Overpopulation is as much of a myth as Germany being an energy importer. It needs to bloody go the way of the dodo before I get an aneurysm from being mad at people for not knowing what they are talking about.
It's more of a current massive mismanagement basic human resources, and a fear of what 4-6 billion more would mean when we're already growing a exponentially similar rate. Again the debate of taking care of what we have properly before thrusting more into it.
Current food production exceeds current food requirements by far and could be scaled up to ridiculous degrees by, for example, saving on meat, which is about twenty times less energy efficient than grains. The average population density is idiotically low, the unexploited potential for further food production gigantic, and birth rates are pretty much always sinking in correspondence with rising living standards and education levels. Overpopulation is not a thing.
Laws can be good, bad, neutral, angelic, demonic or some combo thereof. A definitive law will not solve this issue,
Think you missed my point. Perhaps I only articulated better in a later post. My point was that it might lead to an advancement where an unwanted fetus could be actively transferred to a mother that could carry to term.
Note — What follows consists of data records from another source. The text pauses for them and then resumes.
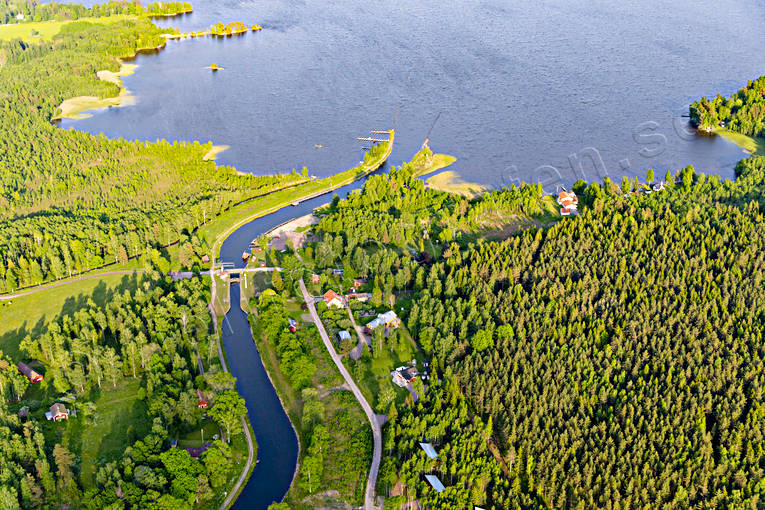 anlggningar, drnarbilder, drnarfoto, flygbild, flygbilder, Flygfoto, flygfoton, Gta kanal, kanal, kommunikationer, Landskap, Sevrdheter, sjfart, sommar, Ttorp, Viken, Vstergtland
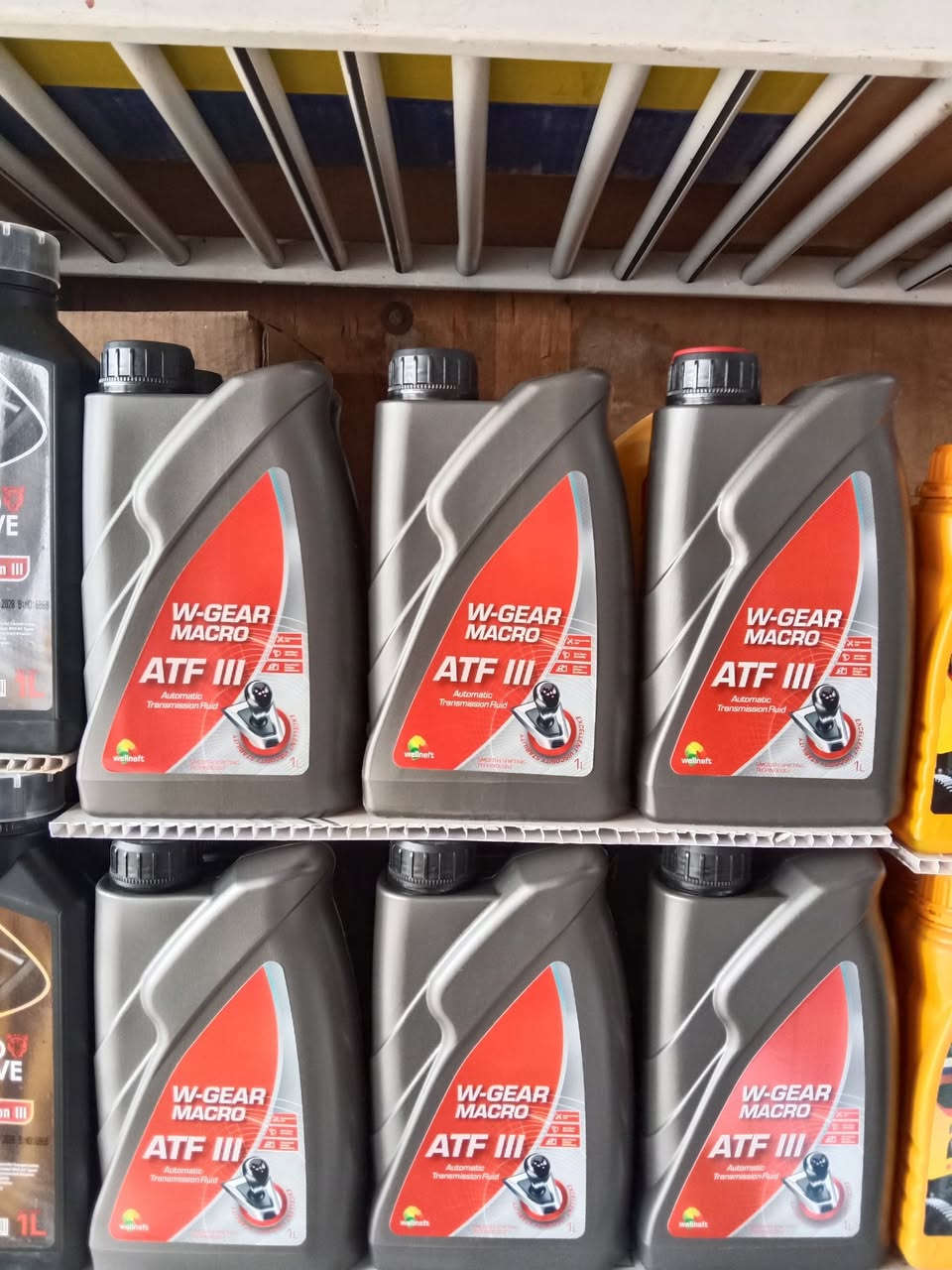 عمران للآدوات الاحتياطية 
تم وصول وجبة جديدة 
من الزيوت المحرك للسيارات الصغيرة 
بور الاستير الاصلي و عادي 
هودريك كير الاصلي و عادي العنوان الفلوجة الحي الصناعي مقابل هادي الزوبعي واتساب 📞 ***********
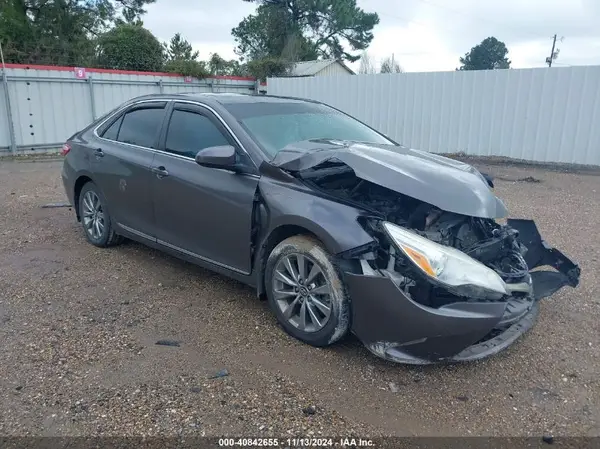 4T1BF1FK4HU673170 2017 TOYOTA CAMRY - Image 1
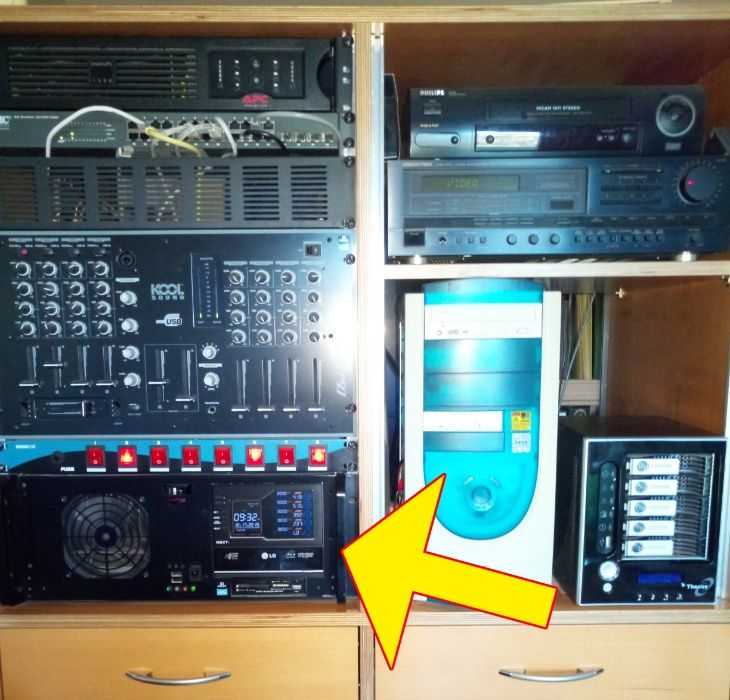 Professional PC for Full HD Video Editing, Octa-Core63825217385345121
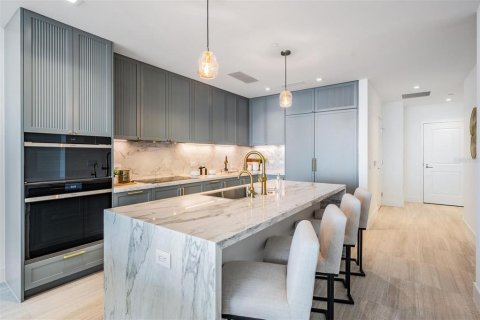 Купить кондоминиум в Тампа, Флорида 6 комнат, 214.14м2, № 2233285 - фото 8
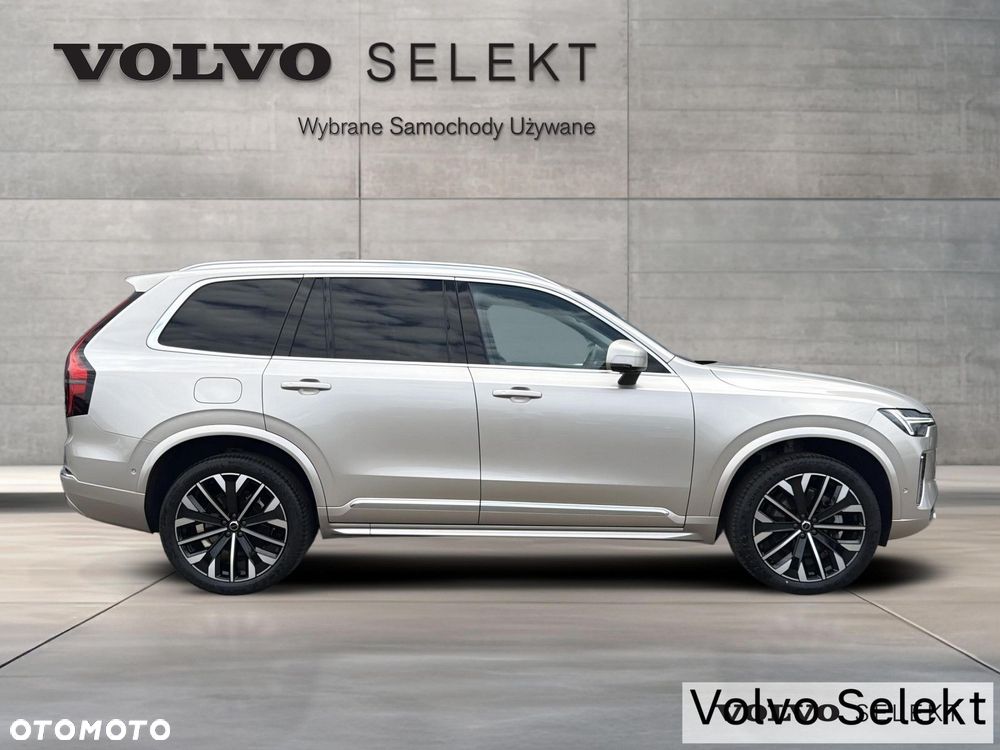 Volvo XC 90 - 8
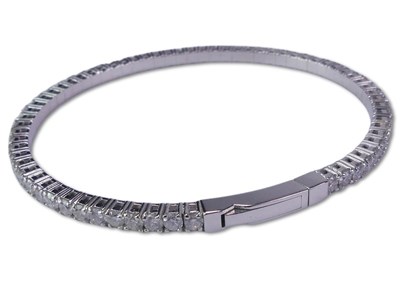 Lot 211 - Diamond Bangle.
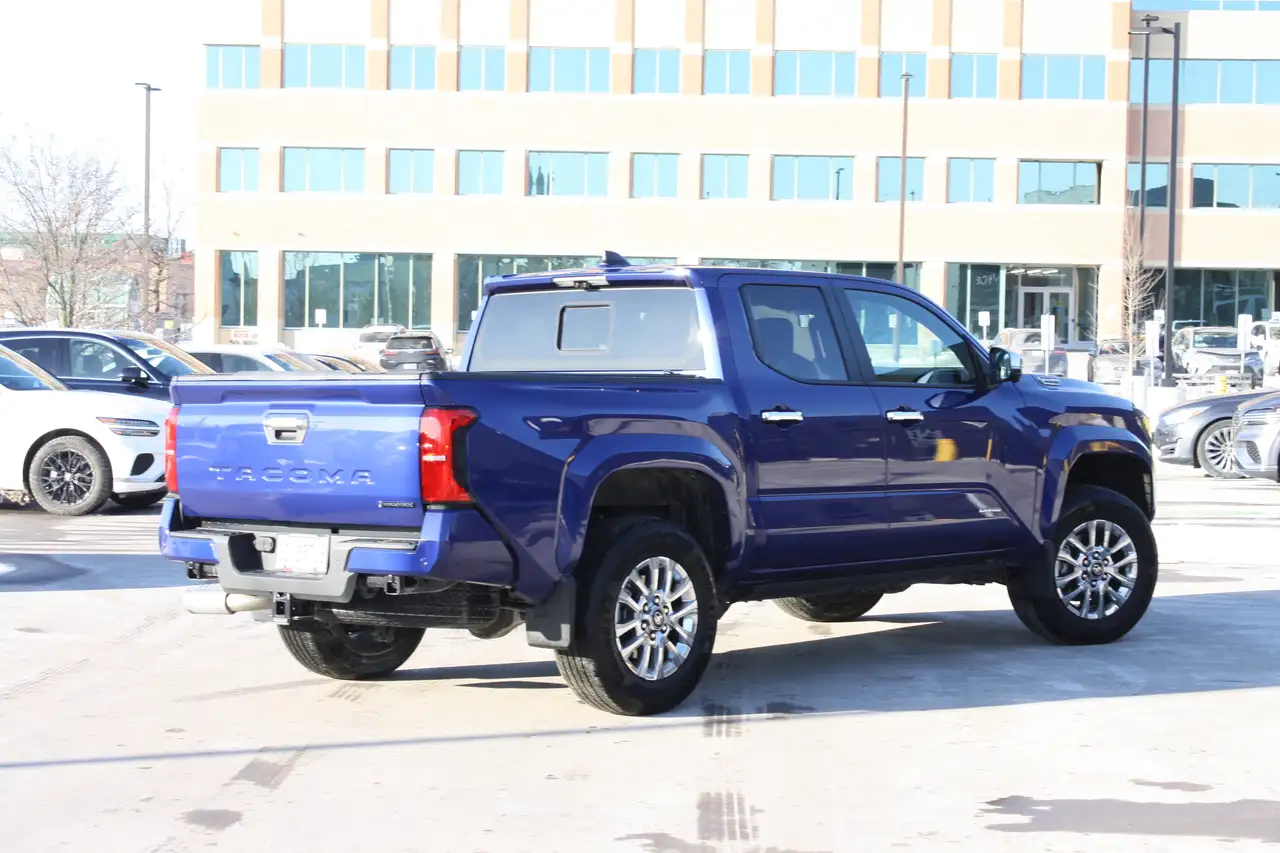 Toyota Tacoma снимка Toyota Tacoma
Who would then care, and provide for said child. Creating a Zerg breading program for every 'miss-matched' child is a terrible idea.
iron lungs are mothers? Why are you taking what I said out of the context of an embryo inside a person? that makes no sense. keywords where "independent of the mother" yet you think the keywords were :"sustaining life"
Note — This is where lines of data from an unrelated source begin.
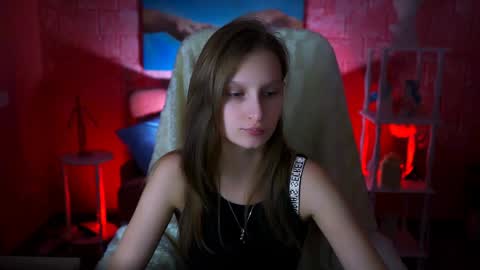 Ella online show from 26, 1, 2025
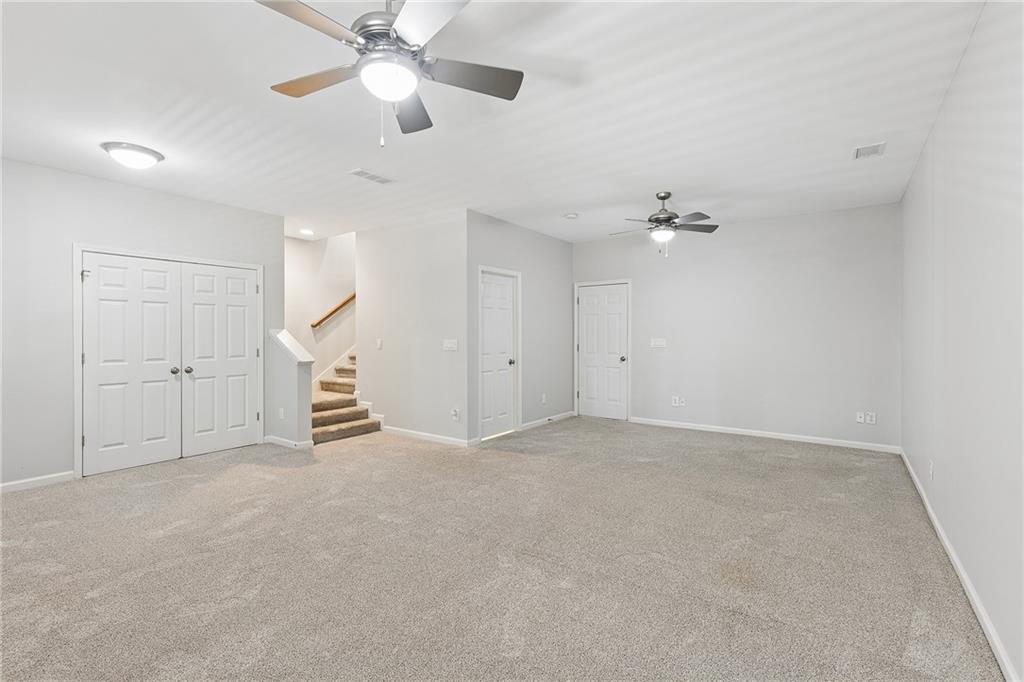 4305 Village Green Drive Property Photo 26
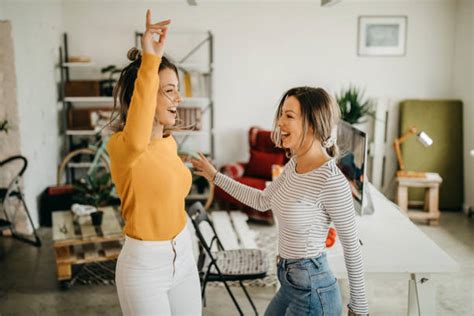 Computer Dancing Office 的图像结果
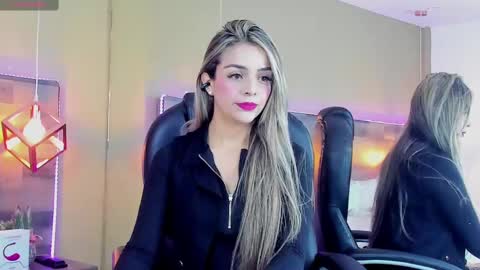 Snapshot of maylinfox chatting on 01-07-25, 01:03 MaylinFox online show from 01-07-25, 01:03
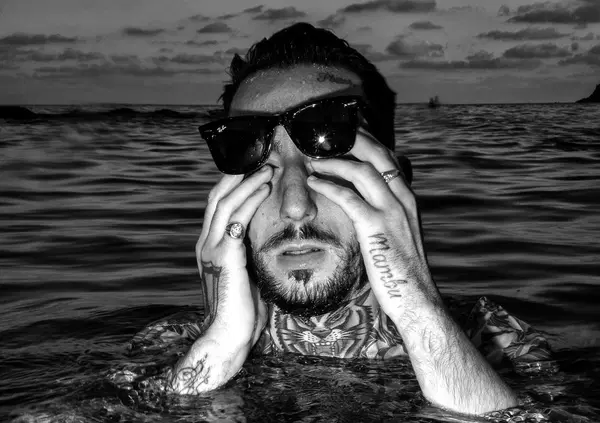 Samuel Heron &egrave; riemerso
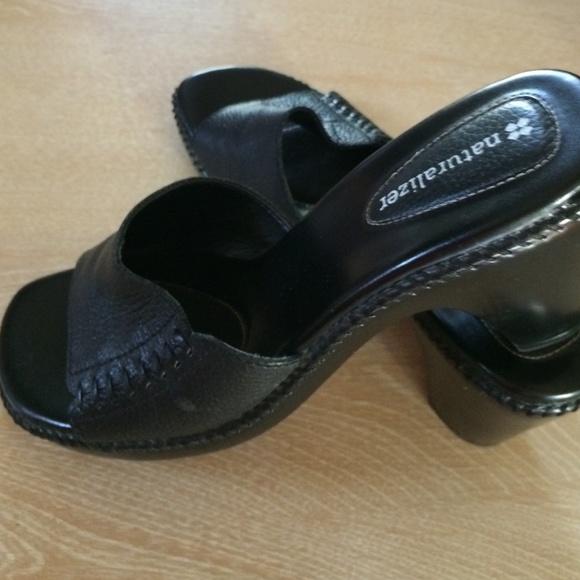 Wedge slip ons, naturalizer brand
If you take someone's heart out and hook him up to the blood supply of someone else, and stuff the first person into the second (somehow), does the first person magically lose its personhood? Or being inside and hooked up to someone else perhaps ... irrelevant?
If a fetus is considered human when it has settled and is being nourished, then do you believe that women using drugs/alcohol while pregnant should be charged with a crime if that usage terminates the pregnancy?
Depends on the circumstances, but potentially yes. Carrying a child gives you responsibilities. I also think the exact same about hte fathers - fathering a child oblieges you to care for your child as much as the mother, and financial support is about the least thing you could do.
Using a point you said earlier. 51% IF the general consensus agrees at the point of life. Then potentially yes, "It's not my body, it's our body." Again, not just their child (spouse), on top of which that Narcotics/Alcohol where former is illegal, and both can be considered Negligent homicide in this case. Again tho, if she's being forced to carry it to term and this situation occurs, general clustfirk.
I immagine it would be unethical to do so without the second person consenting to this act, so this second person should have the right over his body back. however we can take the person without the heart and give him an artificial heart or a pump so the issue is solved.
keyword: person , an embryo does not qualify as a person. Also I think the bodies of an artificial conjoined twin would reject eachother so better save the one person from dieing of being attached to a dead person than losing both. incidentally a reason why abortions are sometimes done.